[Document passage]

# Hiker killed in tragic accident on Boulder Loop Trail



## MichaelJ (Oct 23, 2007)

A very sad accident and a reminder to always be aware of our surroundings as the most unexpected could happen at any time...



> When Brian Wood and Stine Rossel sat on a fallen tree at the top of a crest, they thought they had found the perfect perch to view the fall colors.
> Wood said he "scooted over" to be closer to his new wife, then heard a snapping sound - the tree breaking at its roots. In a flash, the part of the tree where they were sitting shifted, sending the couple tumbling down the hill. The tree rolled down on top of them, slamming into Rossel's head and knocking her unconscious.



The full article is here.


----------



## X-Linked (Dec 17, 2007)

That sucks.  That is why you should rope to something definitely sturdy.  I personally never use rope and free climb always.  Just have to move quickly at the sound of anything not staying still.


----------



## MichaelJ (Dec 18, 2007)

Absolutely. It's extra sad because it's an introductory/beginner hiking trail, where you just wouldn't expect lethal dangers. I've sat on fallen trees more times than I can count, and in far more dangerous scenarios, and this poor woman lost her life just sitting down to take in the view.


----------

[/Document passage]

Please copy the stretch from "## MichaelJ (Oct" through "the fall colors." in the Boulder Loop Trail thread, changing "fall colors" to "autumn foliage".

[Material provided]

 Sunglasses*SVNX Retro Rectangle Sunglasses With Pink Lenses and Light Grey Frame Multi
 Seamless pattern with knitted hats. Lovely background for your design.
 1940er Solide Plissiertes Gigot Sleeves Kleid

[/Material provided]
[Material provided]

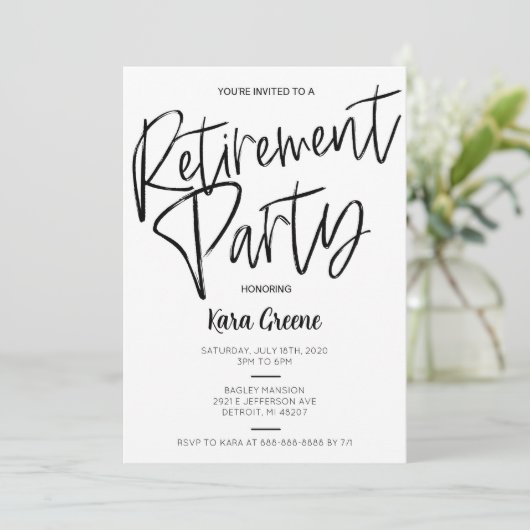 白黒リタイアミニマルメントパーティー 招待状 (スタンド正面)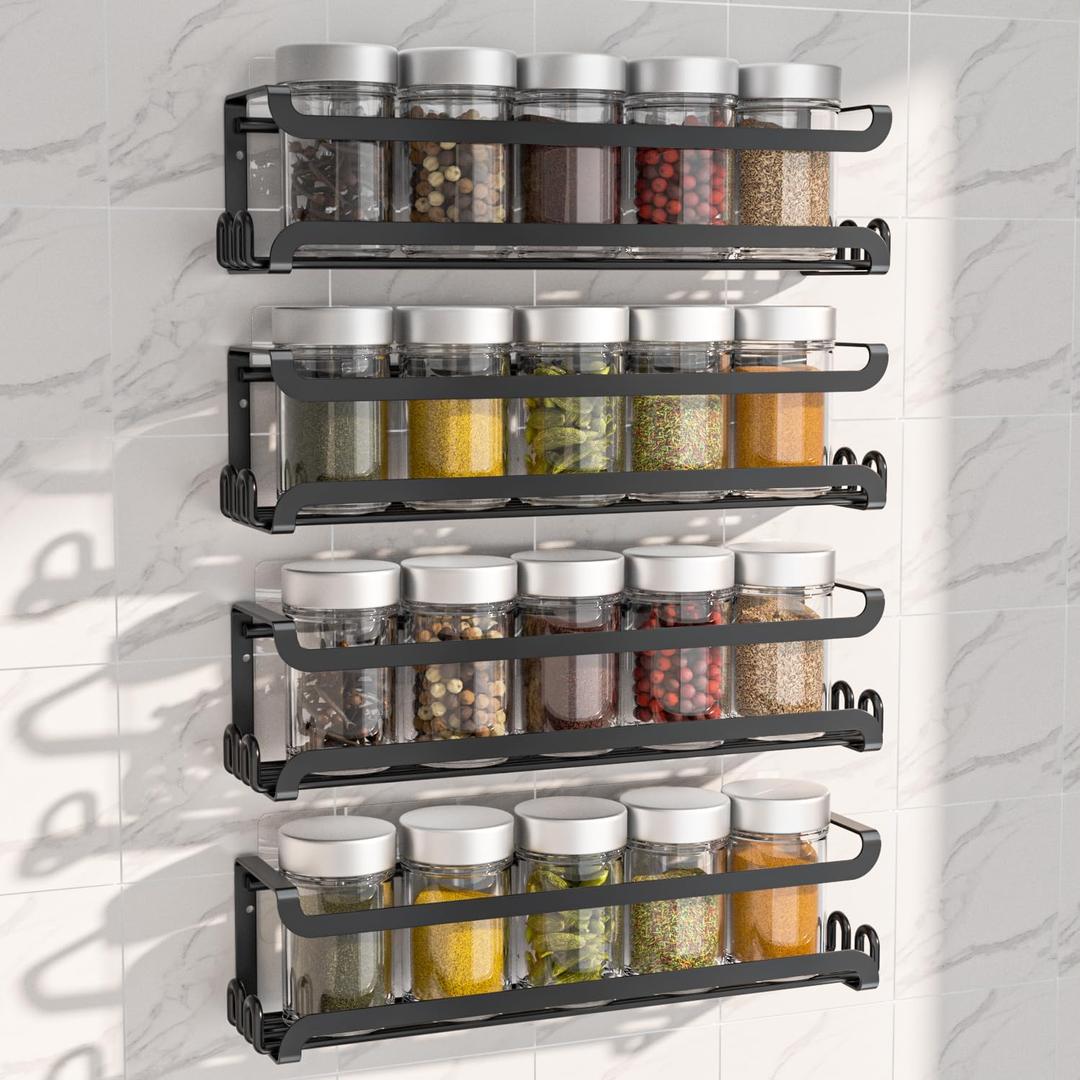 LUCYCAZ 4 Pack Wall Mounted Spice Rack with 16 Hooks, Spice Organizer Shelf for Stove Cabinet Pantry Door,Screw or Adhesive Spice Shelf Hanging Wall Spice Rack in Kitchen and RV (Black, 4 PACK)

[/Material provided]

◆ Expected output ◆
## MichaelJ (Oct 23, 2007)

A very sad accident and a reminder to always be aware of our surroundings as the most unexpected could happen at any time...



> When Brian Wood and Stine Rossel sat on a fallen tree at the top of a crest, they thought they had found the perfect perch to view the autumn foliage.